As Stacy King said: "that's a good group right there". (in between saying 'energy' and 'intensity', no doubt)
At the time Duhon came in for Hinrich to form that lineup at 4:53 in the 3rd quarter the score went from 53-43 Bobcats to 91-82 Bulls by the end of the game.
As noted by the telecast, they kept running a play where Duhon would come up to the 3 point line on the near side, and dribble back against 2 screens, first by Nocioni and then Noah. And it seemed that every time, Okafor would follow Noah out and try and challenge Duhon way out by the 3 point line, leaving the paint free of their shotblocker for Noc, Deng, or Gordon to get an easy look or at least cause an extra rotation to leave a shooter open.
And after doing fine work in setting those screens, Noah effectively finished the game at 1:30 left with a jumpshot, capping a great night from him. Box score delight: Nocioni with 11 rebounds, allowing a frontcourt pairing of him and Noah to survive on the glass enough to keep their offensive talents on the court.
That game-saving lineup came after an abysmal start to the 3rd quarter, where after the first 9 minutes the team was 3-10 from the field with 9 turnovers. Skiles had been trying combinations all game, from the new starting lineup to a second-quarter combination of Duhon/Deng/Noah/Smith/Wallace, with Noah taking the wing player on defense.

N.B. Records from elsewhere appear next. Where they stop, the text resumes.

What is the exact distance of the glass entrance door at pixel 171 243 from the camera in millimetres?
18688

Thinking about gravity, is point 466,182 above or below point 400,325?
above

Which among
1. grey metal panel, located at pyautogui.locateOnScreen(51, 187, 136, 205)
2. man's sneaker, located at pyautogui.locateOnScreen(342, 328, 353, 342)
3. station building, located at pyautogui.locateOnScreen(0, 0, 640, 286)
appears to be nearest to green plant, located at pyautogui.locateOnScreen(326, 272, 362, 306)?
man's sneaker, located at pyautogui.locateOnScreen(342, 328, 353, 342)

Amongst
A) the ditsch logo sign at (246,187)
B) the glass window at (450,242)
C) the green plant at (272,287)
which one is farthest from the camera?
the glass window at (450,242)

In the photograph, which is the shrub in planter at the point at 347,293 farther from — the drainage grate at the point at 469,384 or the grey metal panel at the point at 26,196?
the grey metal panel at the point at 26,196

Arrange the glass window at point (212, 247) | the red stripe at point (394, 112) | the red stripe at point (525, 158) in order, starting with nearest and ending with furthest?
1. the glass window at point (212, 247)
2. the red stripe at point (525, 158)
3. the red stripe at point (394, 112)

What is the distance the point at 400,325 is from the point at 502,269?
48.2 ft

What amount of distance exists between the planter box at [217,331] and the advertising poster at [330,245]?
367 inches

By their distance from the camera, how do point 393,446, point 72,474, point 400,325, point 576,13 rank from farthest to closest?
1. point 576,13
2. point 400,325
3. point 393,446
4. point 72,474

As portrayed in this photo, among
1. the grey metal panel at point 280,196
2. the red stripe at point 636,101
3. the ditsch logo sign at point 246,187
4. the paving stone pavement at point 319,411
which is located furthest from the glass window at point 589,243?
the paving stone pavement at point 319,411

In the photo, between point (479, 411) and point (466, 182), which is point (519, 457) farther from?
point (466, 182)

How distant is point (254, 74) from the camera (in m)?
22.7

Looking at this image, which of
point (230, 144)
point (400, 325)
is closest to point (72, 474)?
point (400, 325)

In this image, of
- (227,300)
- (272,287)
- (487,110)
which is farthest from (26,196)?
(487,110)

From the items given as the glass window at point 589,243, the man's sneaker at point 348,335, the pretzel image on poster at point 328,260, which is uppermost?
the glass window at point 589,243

To his credit, Skiles stuck with the group that was working without over-playing them to exhaustion. Or even if they were exhausted, they didn't stop making shots.
One common denominator was that lineups with Kirk Hinrich were generally bad, as he had yet another terrible game. I don't know how he was only credited for one turnover, but he looked careless with the ball, afraid to shoot (especially around the rim), and foul-happy. His 3rd foul of the first half was just by being lazy. After Derek Anderson shot a three, Hinrich neither went to the glass or went down court, he instead stood and watched, so while Anderson was moving to follow his miss Hinrich was slow to react and picked up the foul. Cue the patented slumped shoulders.
Duhon, as a part of the aforementioned lineup of awesome, played very well, and all game was actually getting to the rim and finishing, which I didn't know point guards were allowed to do. (And I don't just mean that in a 'cause I haven't seen it from Hinrich' way, but I thought it wasn't regarded as a 'pure' point guard move. heh.)
Yet despite yet another appearance from Hinrich's alter-ego, the Mopey Iowan, Skiles said postgame that he will keep the same starting lineup next game. I'm fine either way at this point: on the one hand Hinrich will eventually play better and seeing Duhon/Gordon/Deng/Smith/Wallace against the Pistons almost concedes defeat. However, Hinrich did re-injure his left hand, and maybe it's time to play up that injury and give the captain a break.
Other more random observations:
- The aggressively maligned (by me, anyway) insertion of Joe Smith in the starting lineup didn't exactly produce as a group, but Smith himself shot well. It looked like he hurt himself near the end of the first half, and while he stayed in the game and started the 2nd half, he looked a bit slowed.
- Luol Deng was the only one consistently making shots, even in that awful third quarter. We saw a return of the automatic midrange jumper, with a dose of his new tricks. 30 points.
- The referees were kinda screwin' the Bulls over all night, especially (as usual) on Ben Gordon drives.
- Hope David Stern enjoys that fancy new publicly-financed arena in Charlotte. That's always empty.
- Final play of the first half, the Bulls patented complicated 'give it to Gordon' play turned up alright as instead of trapping Ben after the screen, the they just kept Matt Carroll on him. Gordon was able to get space at the elbow and hit a moderately-tough leaner.
- Stacy: "Gerald Wallace doesn't get a lot of credit for his defense". eh? Going to games in person costs a lot, but at least I get to miss the telecast when I'm at the UC.
- Jared Dudley, emboldened by his first start, wasn't shy in going shot 0-6 in 20 minutes. Makes me think how Tyrus Thomas would do on a bad team like Charlotte with (apparently) minutes to spare.
- Tyrus Thomas finished with 6 minutes. The way Noah played tonight he may be even further down the bench, although maybe he earns some brownie points with a good game against the Pistons, which he's been known to have.
So things ended up fine, a road win is a road win, even if it was against the Bobcats (Ben Wallace's new favorite team, 8 boards, 2 blocks and a steal in 22 minutes proving even the half-dead version could do damage against these guys). But it was far from good times up until then, and tough to feel confident going into a weekend back-to-back against the Pistons and Celtics.